> [Text provided]
= = =
# Bear hunt clarification?



## Zola049 (Jun 15, 2017)

Hey guys just wanted some clarification on bear hunting in the southern zone.

1. Can I archery hunt bears in the south zone? Looking online I noticed that in the north zone it specifies archery, primitive weapons, and firearms but on the central and south it only says firearms. Thoughts?

2. Hunting bear over bait is not allowed. I've never participated in a bear hunt so all I know is what ive seen on tv where they bait those barrels. Is a corn feeder considered bear bait? 

Any other information you can think of that can help me get an idea of what to expect would be great. I wont be using dogs and I think the extent of my bear hunting will be if I happened to see one while deer hunting.
Thanks for the help.


----------



## 35 Whelen (Jun 15, 2017)

1.  ARCHERY EQUIPMENT
Crossbows, longbows, recurve bows, and compound bows are allowed
for hunting any game or feral hog. Arrows for hunting deer, bear or feral
hog must be broadhead type.

2.  BAITING
Bait: corn, wheat, other grains, salts, apples, and other feed that
has been placed, exposed, deposited, distributed, or scattered
so as to constitute a lure, attraction, or enticement to game
animals or game birds.


----------



## Zola049 (Jun 15, 2017)

Thank you!


----------



## Rich Kaminski (Jun 16, 2017)

Bear cannot be baited anywhere in the state of Georgia. Even if a bear eats bait putouton private property and wanders onto a WMA and you shoo it; if that bear has any kind of bait in its stomach or teeth - the game warden may cite you. In the southern zone you can only hunt bear one day a year usually around December 10th. I think they expanded it to 3 days this comming season, but check the regulations to be sure.


----------



## Zola049 (Jun 16, 2017)

Interesting. Would be pretty ridiculous to get cited like that but hey anything is possible I guess.

I believe I read that there are 4 weekends to hunt in the south zone this year. 2 in sept and 2 in oct.


----------



## Joe Brandon (Jun 16, 2017)

Rich Kaminski said:


> Bear cannot be baited anywhere in the state of Georgia. Even if a bear eats bait putouton private property and wanders onto a WMA and you shoo it; if that bear has any kind of bait in its stomach or teeth - the game warden may cite you. In the southern zone you can only hunt bear one day a year usually around December 10th. I think they expanded it to 3 days this comming season, but check the regulations to be sure.



This is false information. The southern zone has a 3 weekend hunting schedule. Please read the regs carefully and or call the Georgia DNR for any clarification you need on the game laws. Do not relay on the opinions of a forum when it comes to the law.


----------



## C.Killmaster (Jun 16, 2017)

Rich Kaminski said:


> In the southern zone you can only hunt bear one day a year usually around December 10th. I think they expanded it to 3 days this comming season, but check the regulations to be sure.



That's actually the central GA population.  There are 3 separate bear populations in the state and each has a different season.


----------



## Zola049 (Jun 16, 2017)

Joe Brandon said:


> This is false information. The southern zone has a 3 weekend hunting schedule. Please read the regs carefully and or call the Georgia DNR for any clarification you need on the game laws. Do not relay on the opinions of a forum when it comes to the law.
= = =
> [Required work]
A. Rewrite the paragraph in the bear hunting thread that begins "Can I archery hunt bears in the south zone?" as a short list that keeps its main facts.
B. Decide whether each statement agrees with the bear hunting thread above, and answer yes or no, quoting the deciding words.
(i) Arrows used to hunt bear must be broadhead type.
(ii) The original poster plans to hunt bears with dogs.
(iii) C.Killmaster says Georgia has three separate bear populations.
The rows that follow have no connection to the bear hunting thread.

> [Dataset records]
= = =
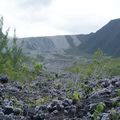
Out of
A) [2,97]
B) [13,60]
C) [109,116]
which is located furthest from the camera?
[13,60]

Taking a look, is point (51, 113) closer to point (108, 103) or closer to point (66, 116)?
point (66, 116)

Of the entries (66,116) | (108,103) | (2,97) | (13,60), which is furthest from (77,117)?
(13,60)

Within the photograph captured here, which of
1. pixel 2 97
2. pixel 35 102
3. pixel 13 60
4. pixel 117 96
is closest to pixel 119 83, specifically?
pixel 117 96

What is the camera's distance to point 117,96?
88.1ft

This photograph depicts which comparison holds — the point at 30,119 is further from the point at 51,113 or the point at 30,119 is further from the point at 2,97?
the point at 2,97

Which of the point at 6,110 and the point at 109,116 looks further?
the point at 6,110

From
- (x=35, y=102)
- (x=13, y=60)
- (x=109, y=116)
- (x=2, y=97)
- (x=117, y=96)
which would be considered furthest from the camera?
(x=13, y=60)

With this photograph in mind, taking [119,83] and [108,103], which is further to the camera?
[119,83]

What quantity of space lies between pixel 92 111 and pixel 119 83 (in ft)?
21.8

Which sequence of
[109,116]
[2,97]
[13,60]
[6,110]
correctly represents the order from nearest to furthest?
[109,116], [6,110], [2,97], [13,60]

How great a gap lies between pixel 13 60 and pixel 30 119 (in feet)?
174

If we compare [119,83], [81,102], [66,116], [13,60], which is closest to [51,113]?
[66,116]

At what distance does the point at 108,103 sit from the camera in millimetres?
25453

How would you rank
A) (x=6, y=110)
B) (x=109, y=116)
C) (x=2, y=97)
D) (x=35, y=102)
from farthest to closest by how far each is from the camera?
(x=35, y=102) < (x=2, y=97) < (x=6, y=110) < (x=109, y=116)
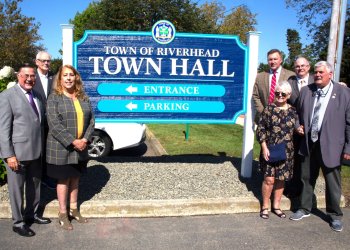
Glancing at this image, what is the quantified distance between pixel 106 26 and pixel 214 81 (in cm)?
1206

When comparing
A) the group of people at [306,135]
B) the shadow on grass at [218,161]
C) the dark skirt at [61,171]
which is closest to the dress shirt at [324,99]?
the group of people at [306,135]

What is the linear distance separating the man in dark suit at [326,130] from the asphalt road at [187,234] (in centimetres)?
28

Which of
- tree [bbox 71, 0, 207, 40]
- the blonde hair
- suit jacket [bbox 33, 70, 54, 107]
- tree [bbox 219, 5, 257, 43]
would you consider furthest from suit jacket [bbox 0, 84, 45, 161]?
tree [bbox 219, 5, 257, 43]

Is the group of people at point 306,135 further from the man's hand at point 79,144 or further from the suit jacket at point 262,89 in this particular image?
the man's hand at point 79,144

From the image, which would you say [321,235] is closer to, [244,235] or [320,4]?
[244,235]

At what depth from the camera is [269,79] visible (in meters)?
4.69

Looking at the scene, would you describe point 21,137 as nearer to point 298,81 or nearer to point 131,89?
point 131,89

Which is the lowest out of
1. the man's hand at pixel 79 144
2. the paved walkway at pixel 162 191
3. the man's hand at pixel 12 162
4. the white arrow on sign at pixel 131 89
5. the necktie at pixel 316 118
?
the paved walkway at pixel 162 191

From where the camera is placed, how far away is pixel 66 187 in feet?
12.5

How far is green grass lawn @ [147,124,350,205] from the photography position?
27.7 ft

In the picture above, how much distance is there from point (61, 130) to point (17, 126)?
1.37 feet

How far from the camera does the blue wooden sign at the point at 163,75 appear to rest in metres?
4.99

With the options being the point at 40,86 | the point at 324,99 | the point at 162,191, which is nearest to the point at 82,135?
the point at 40,86

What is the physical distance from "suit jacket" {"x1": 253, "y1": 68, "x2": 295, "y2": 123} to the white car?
366 cm
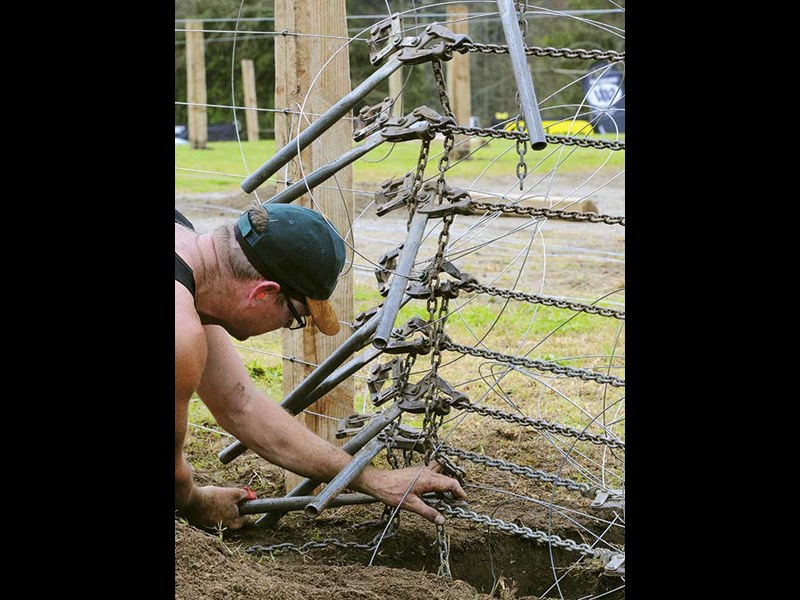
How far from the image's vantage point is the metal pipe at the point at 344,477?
3.37m

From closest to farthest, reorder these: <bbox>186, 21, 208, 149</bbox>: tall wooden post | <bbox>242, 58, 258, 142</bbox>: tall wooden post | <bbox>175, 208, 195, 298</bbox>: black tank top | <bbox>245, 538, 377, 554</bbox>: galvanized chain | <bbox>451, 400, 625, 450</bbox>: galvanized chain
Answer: <bbox>175, 208, 195, 298</bbox>: black tank top → <bbox>451, 400, 625, 450</bbox>: galvanized chain → <bbox>245, 538, 377, 554</bbox>: galvanized chain → <bbox>186, 21, 208, 149</bbox>: tall wooden post → <bbox>242, 58, 258, 142</bbox>: tall wooden post

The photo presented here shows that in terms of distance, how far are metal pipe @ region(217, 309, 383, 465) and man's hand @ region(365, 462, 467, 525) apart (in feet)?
1.50

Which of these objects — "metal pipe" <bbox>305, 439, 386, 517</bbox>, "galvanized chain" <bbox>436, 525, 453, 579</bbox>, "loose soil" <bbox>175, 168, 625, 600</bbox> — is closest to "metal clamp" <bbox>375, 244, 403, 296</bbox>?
"metal pipe" <bbox>305, 439, 386, 517</bbox>

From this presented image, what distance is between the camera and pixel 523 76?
284cm

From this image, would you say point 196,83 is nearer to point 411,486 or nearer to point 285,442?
point 285,442

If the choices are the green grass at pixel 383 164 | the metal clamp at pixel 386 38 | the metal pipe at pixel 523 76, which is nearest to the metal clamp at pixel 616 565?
the metal pipe at pixel 523 76

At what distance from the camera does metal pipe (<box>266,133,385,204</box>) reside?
11.3 ft

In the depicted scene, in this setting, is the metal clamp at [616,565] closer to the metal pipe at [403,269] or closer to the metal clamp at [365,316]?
the metal pipe at [403,269]

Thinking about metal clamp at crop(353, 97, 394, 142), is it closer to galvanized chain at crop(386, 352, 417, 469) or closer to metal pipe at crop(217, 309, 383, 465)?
metal pipe at crop(217, 309, 383, 465)

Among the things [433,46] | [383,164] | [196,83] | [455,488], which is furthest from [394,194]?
[196,83]

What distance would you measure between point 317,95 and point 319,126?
530mm
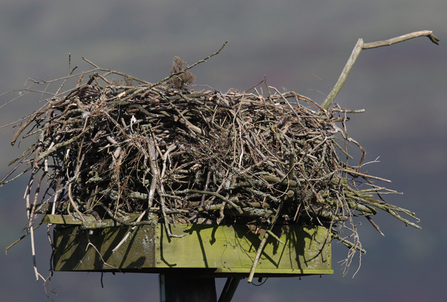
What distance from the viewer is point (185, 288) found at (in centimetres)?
421

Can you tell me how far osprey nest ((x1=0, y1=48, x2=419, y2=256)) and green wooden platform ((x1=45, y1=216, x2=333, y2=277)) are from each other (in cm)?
9

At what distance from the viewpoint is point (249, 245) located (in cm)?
402

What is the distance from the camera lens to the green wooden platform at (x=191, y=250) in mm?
3777

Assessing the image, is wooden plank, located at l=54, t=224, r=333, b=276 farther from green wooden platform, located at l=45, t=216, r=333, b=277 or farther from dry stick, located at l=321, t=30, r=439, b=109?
dry stick, located at l=321, t=30, r=439, b=109

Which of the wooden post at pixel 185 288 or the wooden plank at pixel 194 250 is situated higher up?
the wooden plank at pixel 194 250

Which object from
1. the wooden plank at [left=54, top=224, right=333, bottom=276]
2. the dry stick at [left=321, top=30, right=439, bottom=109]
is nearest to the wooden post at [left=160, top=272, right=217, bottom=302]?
the wooden plank at [left=54, top=224, right=333, bottom=276]

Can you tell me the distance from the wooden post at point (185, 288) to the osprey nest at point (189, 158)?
549mm

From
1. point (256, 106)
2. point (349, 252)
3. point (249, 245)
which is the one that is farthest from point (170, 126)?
point (349, 252)

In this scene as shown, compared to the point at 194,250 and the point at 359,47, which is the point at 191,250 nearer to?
the point at 194,250

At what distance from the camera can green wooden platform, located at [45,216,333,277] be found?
12.4ft

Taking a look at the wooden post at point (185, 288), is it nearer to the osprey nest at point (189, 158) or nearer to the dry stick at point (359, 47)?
the osprey nest at point (189, 158)

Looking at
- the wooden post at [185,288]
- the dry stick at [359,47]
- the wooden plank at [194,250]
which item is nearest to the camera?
the wooden plank at [194,250]

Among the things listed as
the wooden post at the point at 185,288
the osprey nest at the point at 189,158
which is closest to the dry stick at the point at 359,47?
the osprey nest at the point at 189,158

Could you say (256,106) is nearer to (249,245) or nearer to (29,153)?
(249,245)
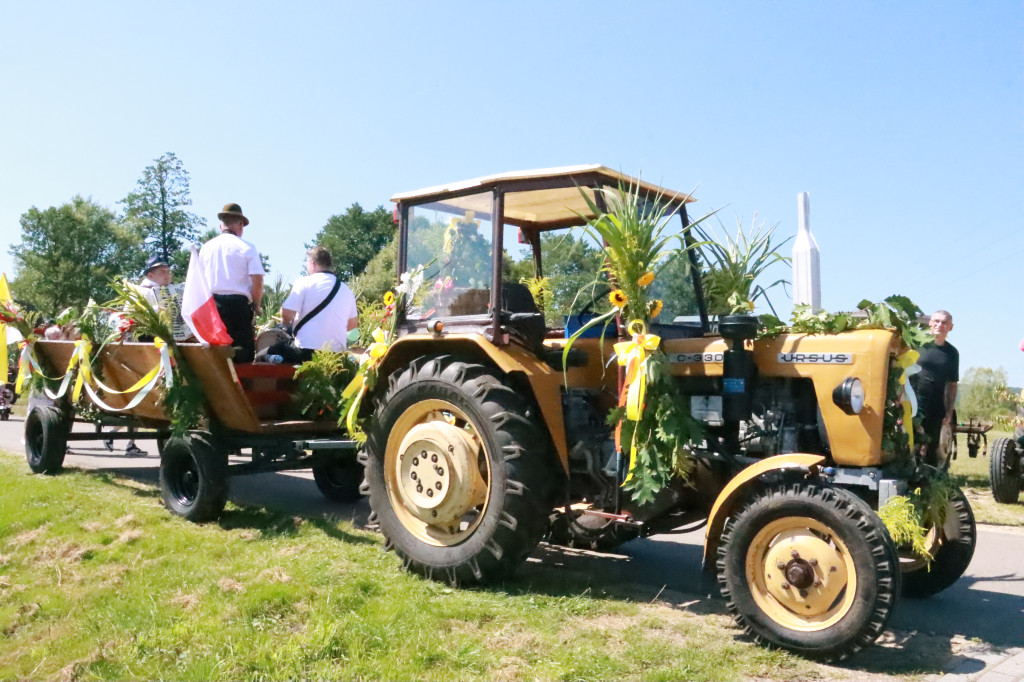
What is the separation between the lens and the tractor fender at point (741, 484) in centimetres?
373

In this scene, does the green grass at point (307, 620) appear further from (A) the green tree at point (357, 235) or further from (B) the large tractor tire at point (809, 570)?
(A) the green tree at point (357, 235)

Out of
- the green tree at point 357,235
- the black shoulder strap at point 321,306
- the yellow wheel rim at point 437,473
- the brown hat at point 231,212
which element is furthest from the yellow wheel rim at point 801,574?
the green tree at point 357,235

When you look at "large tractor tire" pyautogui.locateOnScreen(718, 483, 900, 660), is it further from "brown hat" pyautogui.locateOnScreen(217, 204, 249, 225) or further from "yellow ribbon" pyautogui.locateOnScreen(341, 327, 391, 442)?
"brown hat" pyautogui.locateOnScreen(217, 204, 249, 225)

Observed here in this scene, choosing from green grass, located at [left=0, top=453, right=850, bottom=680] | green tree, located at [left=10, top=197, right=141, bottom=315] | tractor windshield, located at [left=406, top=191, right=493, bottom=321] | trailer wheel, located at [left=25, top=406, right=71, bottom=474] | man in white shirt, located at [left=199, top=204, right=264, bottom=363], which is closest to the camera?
green grass, located at [left=0, top=453, right=850, bottom=680]

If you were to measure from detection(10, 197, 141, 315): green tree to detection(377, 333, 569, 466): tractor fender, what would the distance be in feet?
109

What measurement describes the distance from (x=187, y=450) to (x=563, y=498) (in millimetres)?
3107

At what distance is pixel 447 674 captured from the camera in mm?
3311

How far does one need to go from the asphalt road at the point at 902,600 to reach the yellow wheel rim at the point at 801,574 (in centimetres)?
69

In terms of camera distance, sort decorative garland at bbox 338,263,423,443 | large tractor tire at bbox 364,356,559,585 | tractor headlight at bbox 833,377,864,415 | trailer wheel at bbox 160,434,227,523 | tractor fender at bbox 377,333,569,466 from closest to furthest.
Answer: tractor headlight at bbox 833,377,864,415, large tractor tire at bbox 364,356,559,585, tractor fender at bbox 377,333,569,466, decorative garland at bbox 338,263,423,443, trailer wheel at bbox 160,434,227,523

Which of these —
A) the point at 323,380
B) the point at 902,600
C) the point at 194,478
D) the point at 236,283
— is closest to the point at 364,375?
the point at 323,380

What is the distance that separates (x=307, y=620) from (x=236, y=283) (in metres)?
3.25

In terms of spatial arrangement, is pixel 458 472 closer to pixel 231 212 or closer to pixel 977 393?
pixel 231 212

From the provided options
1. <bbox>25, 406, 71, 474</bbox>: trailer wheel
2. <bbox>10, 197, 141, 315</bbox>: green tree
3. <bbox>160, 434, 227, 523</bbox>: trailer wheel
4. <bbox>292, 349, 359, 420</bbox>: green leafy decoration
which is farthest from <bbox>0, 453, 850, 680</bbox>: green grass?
<bbox>10, 197, 141, 315</bbox>: green tree

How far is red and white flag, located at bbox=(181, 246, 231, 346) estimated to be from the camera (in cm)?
580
= = =
> [Task-by-task solutions]
A.
- The poster asks whether bears can be hunted with archery equipment in the south zone.
- Online, the north zone lists archery, primitive weapons, and firearms.
- The central and south zones list only firearms.
- The poster asks for others' thoughts.

B.
(i) Yes: "Arrows for hunting deer, bear or feral hog must be broadhead type."
(ii) No: "I wont be using dogs"
(iii) Yes: "There are 3 separate bear populations in the state and each has a different season."